Records drawn from a dataset
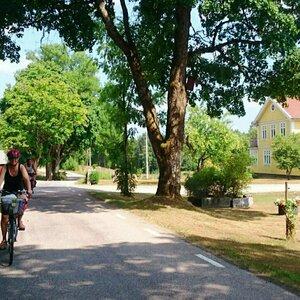 Small square cykla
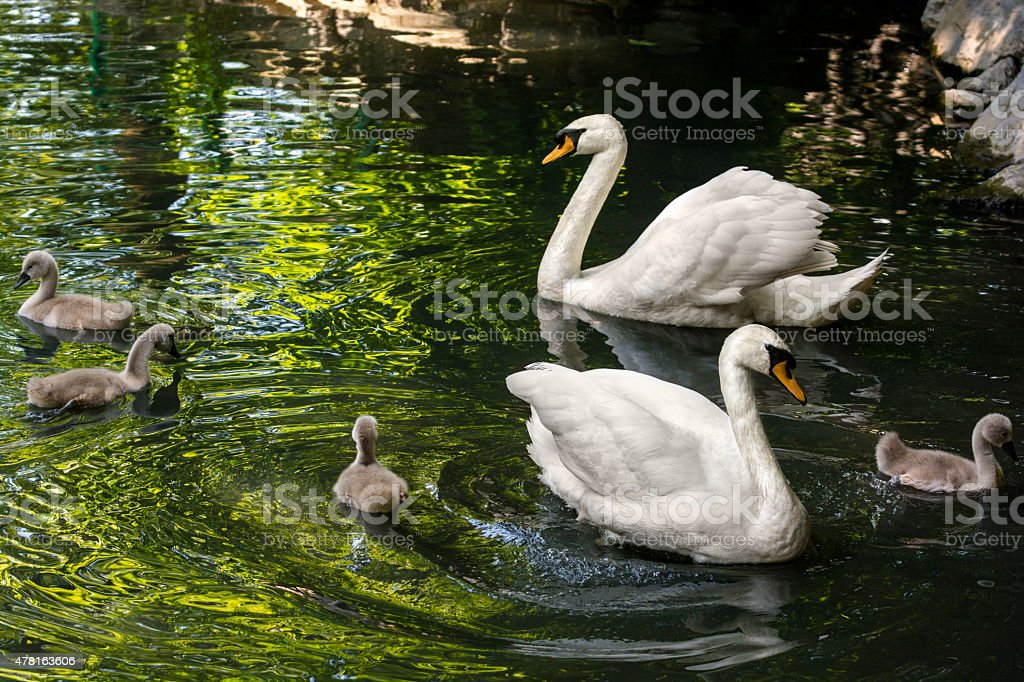 Swan family floating on pond surrounded by trees. stock photo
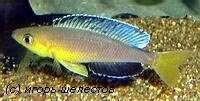 "Cyprichromis sp. ""leptosoma jumbo"" Kapampa из района Лунангва"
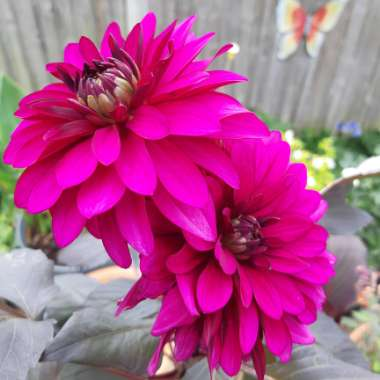 Dahlia 'Purple Flame'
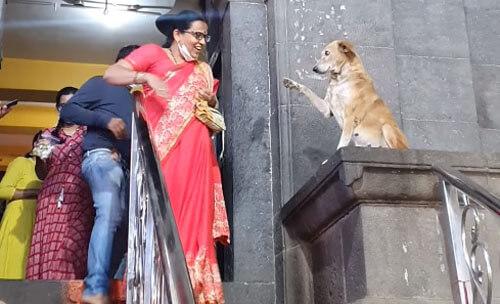 собака приходит к храму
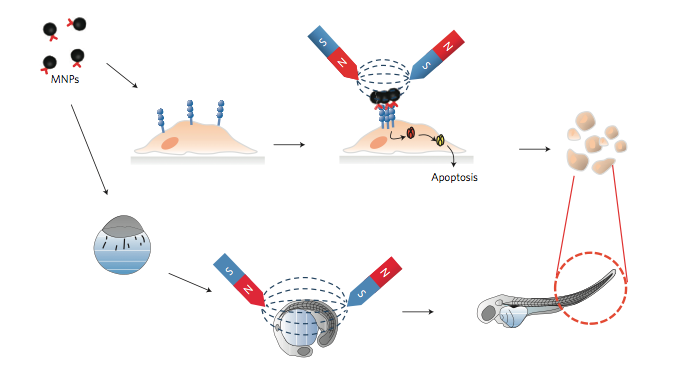 A magnetic switch for apoptosis in vitro and in vivo in the zebrafish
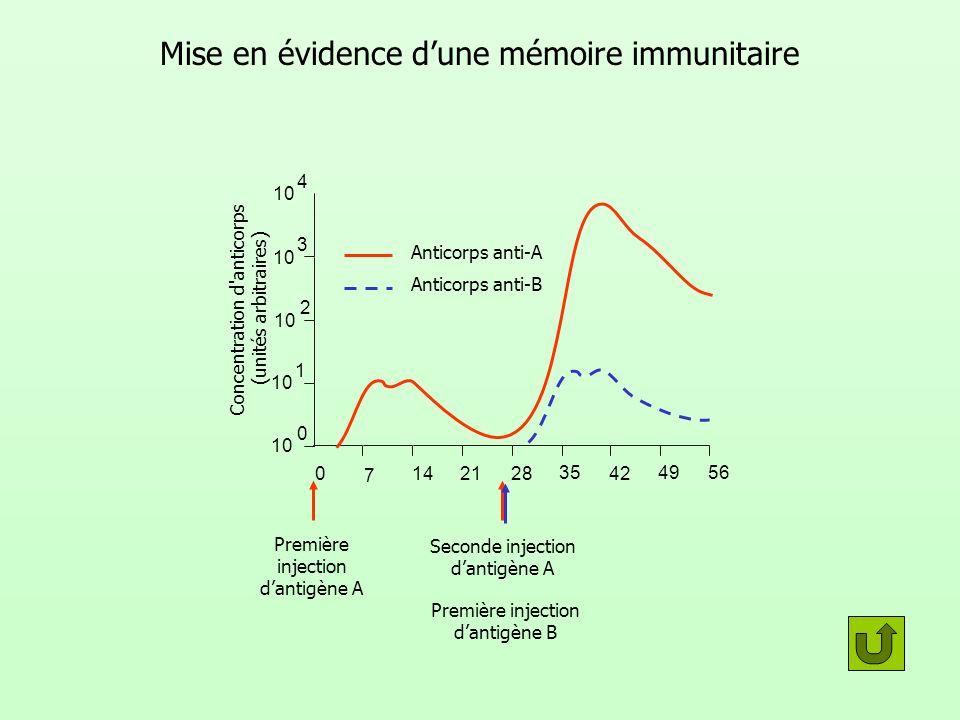 Mise en évidence d'une mémoire immunitaire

[Problem details]: The images in the entries above should be left out; please reproduce exactly the lines from the first through the one containing "A magnetic switch".

[Answer space]:
 Small square cykla
 Swan family floating on pond surrounded by trees. stock photo
 "Cyprichromis sp. ""leptosoma jumbo"" Kapampa из района Лунангва"
 Dahlia 'Purple Flame'
 собака приходит к храму
 A magnetic switch for apoptosis in vitro and in vivo in the zebrafish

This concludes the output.